On the subgroups of semihyperbolic groups

Martin R. Bridson

Preprint 2000 (revised and expanded from June 1997 preprint), in Monographie de L'Enseignement Math\'ematique, vol 38 (2001), 85--111

If a group $G$ acts properly and cocompactly by isometries on a simply-connected space of non-positive curvature then one can say a great deal about the structure of $G$. Some of the most significant properties of the groups $G$ that admit these cocompact actions are inherited by subgroups $\G\subset G$, but many others are not. Thus, given a compact non-positively curved space $X$, we investigate the subgroups $\G\subset\pi_1X$ and ask under what circumstances one can deduce that $\G$ is the fundamental group of a {\em compact} non-positively curved space. For manifolds of dimension $\le 3$ and complexes of dimension $\le 2$ it is shown that the finite presentability of a subgroup is sufficient to guarantee the existence of a cocompact action. In higher dimensions one encounters more subtle obstructions, for example higher finiteness conditions, the complexity of decision problems in the subgroup, and the structure of centralizers.
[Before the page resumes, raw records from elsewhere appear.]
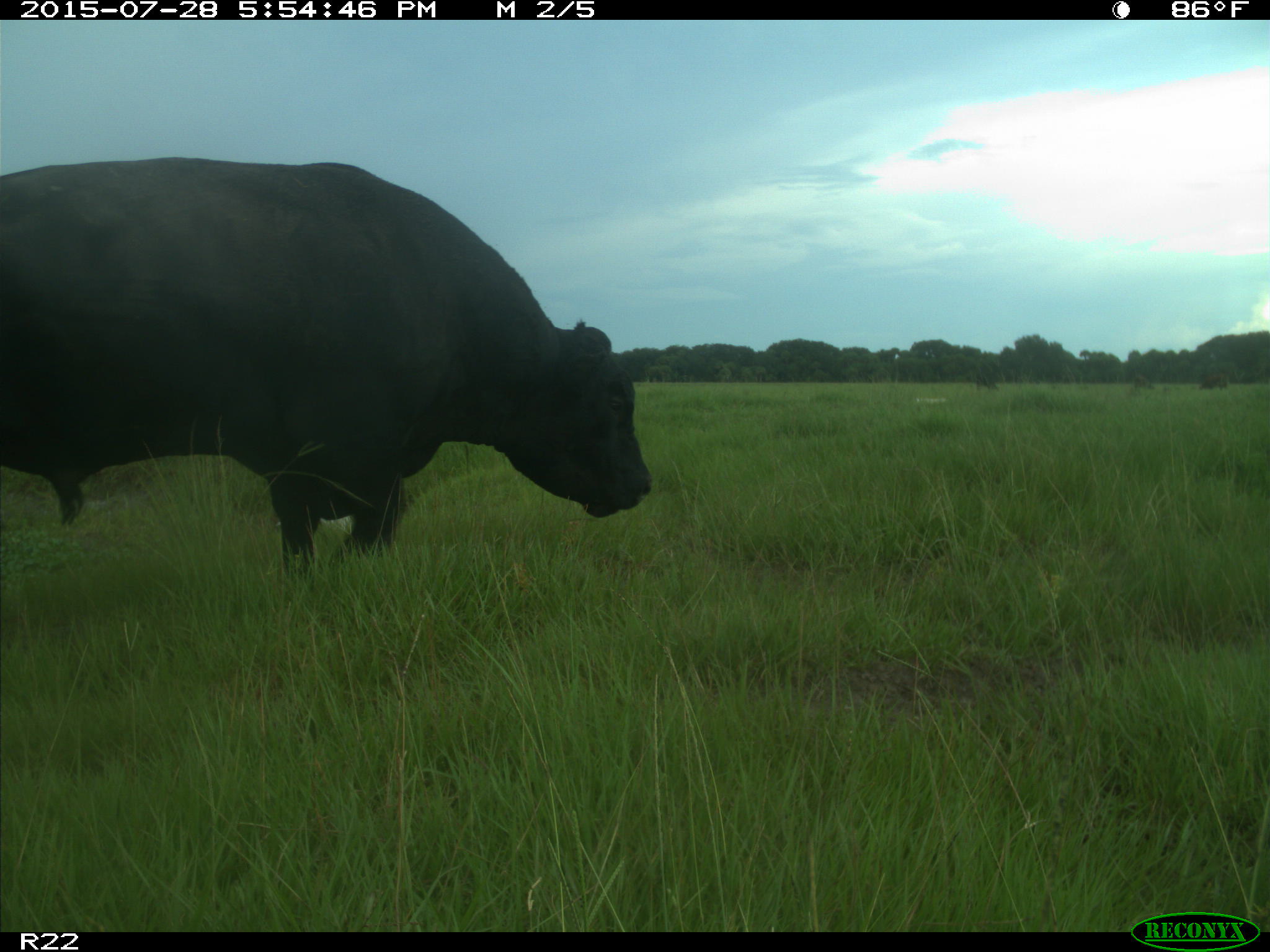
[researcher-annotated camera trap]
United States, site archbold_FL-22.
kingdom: Animalia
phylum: Chordata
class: Mammalia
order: Artiodactyla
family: Bovidae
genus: Bos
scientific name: Bos taurus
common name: domestic cow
We prove some general results concerning decision problems and use them to investigate certain closed non-positively curved manifolds $M$ and subgroups $\G\subset \pi_1M$ that arise as the fundamental groups of closed aspherical submanifolds $N_\G\subset M$; these subgroups $\G$ enjoy properties reminiscent of semihyperbolic groups but they are not semihyperbolic.